--- Source ---
Friday, April 10, 2009

Schism with Lefebvrites Not Healed Yet, Says Vatican

When the Pope lifted the excommunication of four ultra-conservative Catholic bishops earlier this year, he was plunged into one of the worst controversies of his pontificate.

Since then, the Vatican has been trying — not always with success — to explain that the group isn't fully back in Rome's embrace at all.

The man tapped by Pope Benedict XVI to lead Vatican negotiations with the Lefebrvite movement said the controversial group remains in schism with the Catholic Church, and only their acceptance of the Second Vatican Council and obedience to the Pope can bring them fully back into the fold.

In his first public comments since Benedict lifted the excommunication of the conservative group's four bishops in January, Vatican doctrinal chief Cardinal William Levada tells TIME that important, and potentially insurmountable, differences still separate the Vatican and the group known as the Society of Saint Pius X.

Pointing to the Pope's letter last month to the world's bishops that addressed the controversy, Levada says the removal of the excommunication was a "gesture of mercy...(and) invitation to a dialogue."

But as matters currently stand, Levada says, "the Society lacks canonical status to exercise ministry in the Church."

Founded by the late French Archbishop Marcel Lefebvre to oppose the 1960s reforms of the Second Vatican Council, the Society became a breakaway movement when four bishops were ordained in 1988 in defiance of Pope John Paul II, and Lefebvre and his four new bishops were promptly excommunicated.
---
Required actions
1 – Who founded the Society of Saint Pius X, according to the article on the Vatican and the Lefebvrites?
2 – Write the next few sentences of the article on the Vatican and the Lefebvrites, picking up right after its final sentence.
The lines after this point are separate material, unrelated to the article on the Vatican and the Lefebvrites.
--- Data excerpt ---
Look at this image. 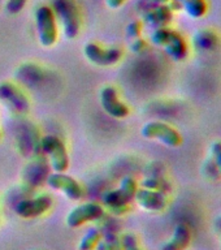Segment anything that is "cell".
---
The responses
1 – The late French Archbishop Marcel Lefebvre.

2 –
The already thorny decision in January to lift the surviving bishops' excommunication became one of the lowest moments in Benedict's papacy when it coincided with a shocking television interview with one of the bishops.

Questioned on his views of the Holocaust, British-born Bishop Richard Williamson told a Swedish TV reporter that no one was killed in Nazi gas chambers, and no more than 300,000 Jews died in concentration camps, rather than the widely accepted figure of six million Jews exterminated.

Levada says he still has not met with the Society's top officials, but expects that a dialogue will go forward with their bishops and top theological advisers.

Unless Bishop Williamson fully recants his position denying the Holocaust, he cannot take part in the negotiations, says Levada, the U.S.-born head of the Congregation for the Doctrine of the Faith, the job the current Pope used to hold.

Benedict's decision in 2007 to allow wider access to the traditional Tridentine Mass — said in Latin with the priest facing the altar rather than his flock — meant that liturgical disputes with the Lefebvre followers have basically been resolved.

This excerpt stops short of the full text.